_ENTRIES SHOWN_:
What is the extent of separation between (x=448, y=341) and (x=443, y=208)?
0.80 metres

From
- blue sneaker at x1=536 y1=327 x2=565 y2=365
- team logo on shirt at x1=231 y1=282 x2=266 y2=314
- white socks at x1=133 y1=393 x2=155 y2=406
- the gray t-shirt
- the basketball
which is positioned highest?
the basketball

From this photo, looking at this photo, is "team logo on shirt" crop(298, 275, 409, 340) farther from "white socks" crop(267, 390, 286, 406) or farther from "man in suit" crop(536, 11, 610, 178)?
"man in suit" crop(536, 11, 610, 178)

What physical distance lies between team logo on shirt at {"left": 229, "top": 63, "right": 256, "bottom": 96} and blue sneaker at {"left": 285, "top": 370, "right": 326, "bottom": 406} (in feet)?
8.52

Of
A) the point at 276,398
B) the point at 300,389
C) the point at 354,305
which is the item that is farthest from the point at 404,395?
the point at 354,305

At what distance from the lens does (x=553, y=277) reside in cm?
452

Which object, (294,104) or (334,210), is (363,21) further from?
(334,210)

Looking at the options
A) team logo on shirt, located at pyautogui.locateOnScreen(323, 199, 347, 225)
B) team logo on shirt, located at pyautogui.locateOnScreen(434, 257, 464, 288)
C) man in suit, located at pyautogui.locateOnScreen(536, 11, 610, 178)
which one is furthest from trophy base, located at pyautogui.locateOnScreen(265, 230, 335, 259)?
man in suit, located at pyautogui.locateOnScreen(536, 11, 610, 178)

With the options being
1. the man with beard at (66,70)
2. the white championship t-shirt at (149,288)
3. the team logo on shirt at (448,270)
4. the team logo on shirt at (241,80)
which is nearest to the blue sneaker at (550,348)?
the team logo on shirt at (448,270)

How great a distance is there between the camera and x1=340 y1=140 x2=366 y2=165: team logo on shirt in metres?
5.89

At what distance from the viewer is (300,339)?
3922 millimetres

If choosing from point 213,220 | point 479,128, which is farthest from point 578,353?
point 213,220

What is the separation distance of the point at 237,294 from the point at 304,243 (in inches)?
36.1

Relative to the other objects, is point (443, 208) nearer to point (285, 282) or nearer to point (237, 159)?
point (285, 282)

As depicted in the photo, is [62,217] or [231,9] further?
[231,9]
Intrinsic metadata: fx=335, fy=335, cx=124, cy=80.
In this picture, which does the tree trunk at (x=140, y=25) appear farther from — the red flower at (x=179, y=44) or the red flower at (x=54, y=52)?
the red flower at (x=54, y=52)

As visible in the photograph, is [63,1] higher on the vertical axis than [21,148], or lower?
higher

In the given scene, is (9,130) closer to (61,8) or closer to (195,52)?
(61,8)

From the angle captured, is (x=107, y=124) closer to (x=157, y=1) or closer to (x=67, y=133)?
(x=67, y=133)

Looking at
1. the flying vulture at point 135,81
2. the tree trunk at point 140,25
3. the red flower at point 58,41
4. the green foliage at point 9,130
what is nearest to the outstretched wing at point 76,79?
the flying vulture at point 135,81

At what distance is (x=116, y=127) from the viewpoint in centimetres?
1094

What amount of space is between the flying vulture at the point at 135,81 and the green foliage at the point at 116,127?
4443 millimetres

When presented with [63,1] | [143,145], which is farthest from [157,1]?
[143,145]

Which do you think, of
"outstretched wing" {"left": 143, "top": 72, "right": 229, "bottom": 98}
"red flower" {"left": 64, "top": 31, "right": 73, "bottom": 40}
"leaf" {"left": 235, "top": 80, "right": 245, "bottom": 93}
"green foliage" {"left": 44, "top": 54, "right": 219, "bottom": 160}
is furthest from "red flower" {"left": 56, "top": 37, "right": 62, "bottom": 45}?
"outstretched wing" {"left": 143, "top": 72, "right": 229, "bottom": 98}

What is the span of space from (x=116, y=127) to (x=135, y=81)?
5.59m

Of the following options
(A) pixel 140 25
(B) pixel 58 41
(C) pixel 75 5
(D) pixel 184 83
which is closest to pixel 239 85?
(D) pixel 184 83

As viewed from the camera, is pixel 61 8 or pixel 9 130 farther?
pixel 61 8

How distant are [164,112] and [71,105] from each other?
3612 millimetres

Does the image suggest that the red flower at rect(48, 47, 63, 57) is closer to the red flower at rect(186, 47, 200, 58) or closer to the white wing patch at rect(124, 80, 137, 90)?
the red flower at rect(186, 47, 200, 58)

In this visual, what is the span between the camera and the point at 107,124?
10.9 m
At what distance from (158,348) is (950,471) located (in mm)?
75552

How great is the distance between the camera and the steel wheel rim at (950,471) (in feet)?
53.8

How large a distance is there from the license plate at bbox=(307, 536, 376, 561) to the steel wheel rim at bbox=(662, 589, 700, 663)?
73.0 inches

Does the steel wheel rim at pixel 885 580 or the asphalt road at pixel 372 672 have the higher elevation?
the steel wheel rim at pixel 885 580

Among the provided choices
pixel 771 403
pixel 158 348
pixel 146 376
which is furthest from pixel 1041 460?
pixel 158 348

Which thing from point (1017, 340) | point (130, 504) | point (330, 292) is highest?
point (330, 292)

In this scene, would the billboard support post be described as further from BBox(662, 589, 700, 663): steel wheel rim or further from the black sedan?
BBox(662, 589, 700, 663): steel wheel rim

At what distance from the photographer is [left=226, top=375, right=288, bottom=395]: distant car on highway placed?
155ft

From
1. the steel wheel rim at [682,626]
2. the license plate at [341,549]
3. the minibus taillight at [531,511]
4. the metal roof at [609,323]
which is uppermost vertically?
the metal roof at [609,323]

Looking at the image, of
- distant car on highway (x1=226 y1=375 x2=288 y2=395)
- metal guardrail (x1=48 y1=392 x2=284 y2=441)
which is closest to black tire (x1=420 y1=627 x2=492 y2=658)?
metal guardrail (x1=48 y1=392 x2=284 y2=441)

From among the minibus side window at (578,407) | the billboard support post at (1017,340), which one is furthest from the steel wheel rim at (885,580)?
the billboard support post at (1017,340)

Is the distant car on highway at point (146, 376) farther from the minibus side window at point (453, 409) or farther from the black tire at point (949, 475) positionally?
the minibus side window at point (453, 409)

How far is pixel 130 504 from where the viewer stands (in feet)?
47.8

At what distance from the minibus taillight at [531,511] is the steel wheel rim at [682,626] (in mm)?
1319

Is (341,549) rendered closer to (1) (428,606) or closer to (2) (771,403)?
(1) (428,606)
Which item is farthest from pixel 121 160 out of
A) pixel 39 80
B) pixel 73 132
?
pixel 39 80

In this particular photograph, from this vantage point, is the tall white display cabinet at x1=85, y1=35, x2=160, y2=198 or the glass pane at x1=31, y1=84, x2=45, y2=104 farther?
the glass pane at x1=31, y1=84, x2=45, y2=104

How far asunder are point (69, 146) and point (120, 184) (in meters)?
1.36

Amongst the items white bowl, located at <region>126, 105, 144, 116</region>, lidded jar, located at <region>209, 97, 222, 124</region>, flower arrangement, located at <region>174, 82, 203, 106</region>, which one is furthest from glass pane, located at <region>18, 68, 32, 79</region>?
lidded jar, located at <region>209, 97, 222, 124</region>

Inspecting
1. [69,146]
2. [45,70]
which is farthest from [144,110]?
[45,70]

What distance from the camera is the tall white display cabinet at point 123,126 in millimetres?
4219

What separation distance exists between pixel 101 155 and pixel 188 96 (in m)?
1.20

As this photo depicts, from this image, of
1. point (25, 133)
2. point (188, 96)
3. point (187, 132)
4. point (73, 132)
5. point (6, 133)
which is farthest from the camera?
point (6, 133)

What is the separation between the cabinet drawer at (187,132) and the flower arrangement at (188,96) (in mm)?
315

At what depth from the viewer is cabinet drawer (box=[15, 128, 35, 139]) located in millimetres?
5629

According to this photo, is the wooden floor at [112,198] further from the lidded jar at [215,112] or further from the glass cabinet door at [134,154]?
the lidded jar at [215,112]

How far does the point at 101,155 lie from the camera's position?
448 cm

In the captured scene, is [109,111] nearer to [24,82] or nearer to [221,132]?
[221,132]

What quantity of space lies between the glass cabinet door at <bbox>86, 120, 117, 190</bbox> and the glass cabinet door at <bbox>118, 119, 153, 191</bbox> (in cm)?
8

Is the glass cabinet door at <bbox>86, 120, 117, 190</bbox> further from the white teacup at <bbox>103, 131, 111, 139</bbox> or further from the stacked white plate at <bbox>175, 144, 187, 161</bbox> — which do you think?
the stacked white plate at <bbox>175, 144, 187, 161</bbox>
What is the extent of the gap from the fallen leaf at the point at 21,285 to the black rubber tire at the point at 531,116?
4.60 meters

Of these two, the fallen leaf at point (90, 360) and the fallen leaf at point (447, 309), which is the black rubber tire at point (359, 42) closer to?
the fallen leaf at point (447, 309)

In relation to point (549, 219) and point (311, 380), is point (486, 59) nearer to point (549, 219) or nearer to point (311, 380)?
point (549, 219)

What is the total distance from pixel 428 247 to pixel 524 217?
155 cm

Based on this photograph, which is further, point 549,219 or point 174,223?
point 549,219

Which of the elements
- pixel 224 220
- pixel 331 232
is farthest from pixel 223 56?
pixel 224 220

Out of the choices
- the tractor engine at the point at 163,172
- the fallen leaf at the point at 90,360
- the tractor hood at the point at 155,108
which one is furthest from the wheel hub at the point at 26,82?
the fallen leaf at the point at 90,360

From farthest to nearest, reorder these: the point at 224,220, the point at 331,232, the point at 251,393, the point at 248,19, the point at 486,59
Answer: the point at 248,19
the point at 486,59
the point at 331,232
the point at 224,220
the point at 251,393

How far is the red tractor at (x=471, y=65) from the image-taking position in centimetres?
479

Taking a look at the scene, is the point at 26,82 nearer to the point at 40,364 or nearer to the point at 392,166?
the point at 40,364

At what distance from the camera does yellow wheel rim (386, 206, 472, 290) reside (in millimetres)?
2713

_GOAL_: Output only the lines from the one holding "Is the glass" through the last line above, exactly as they appear.

_RESPONSE_:
Is the glass cabinet door at <bbox>86, 120, 117, 190</bbox> further from the white teacup at <bbox>103, 131, 111, 139</bbox> or further from the stacked white plate at <bbox>175, 144, 187, 161</bbox> — which do you think?
the stacked white plate at <bbox>175, 144, 187, 161</bbox>
What is the extent of the gap from the fallen leaf at the point at 21,285 to the black rubber tire at the point at 531,116?
4.60 meters

Of these two, the fallen leaf at point (90, 360) and the fallen leaf at point (447, 309), which is the black rubber tire at point (359, 42) closer to?
the fallen leaf at point (447, 309)

In relation to point (549, 219) and point (311, 380), is point (486, 59) nearer to point (549, 219) or nearer to point (311, 380)?
point (549, 219)

What is the total distance from pixel 428 247 to pixel 524 217?
155 cm

Based on this photograph, which is further, point 549,219 or point 174,223?
point 549,219

Which of the elements
- pixel 224 220
- pixel 331 232
is farthest from pixel 223 56?
pixel 224 220

Out of the choices
- the tractor engine at the point at 163,172
- the fallen leaf at the point at 90,360
- the tractor hood at the point at 155,108
which one is furthest from the wheel hub at the point at 26,82?
the fallen leaf at the point at 90,360

From farthest to nearest, reorder these: the point at 224,220, the point at 331,232, the point at 251,393, the point at 248,19, the point at 486,59
Answer: the point at 248,19
the point at 486,59
the point at 331,232
the point at 224,220
the point at 251,393

How far is the red tractor at (x=471, y=65) from the image-taking position in centimetres?
479

Taking a look at the scene, is the point at 26,82 nearer to the point at 40,364 or nearer to the point at 392,166?
the point at 40,364

At what distance from the camera does yellow wheel rim (386, 206, 472, 290) reside (in millimetres)?
2713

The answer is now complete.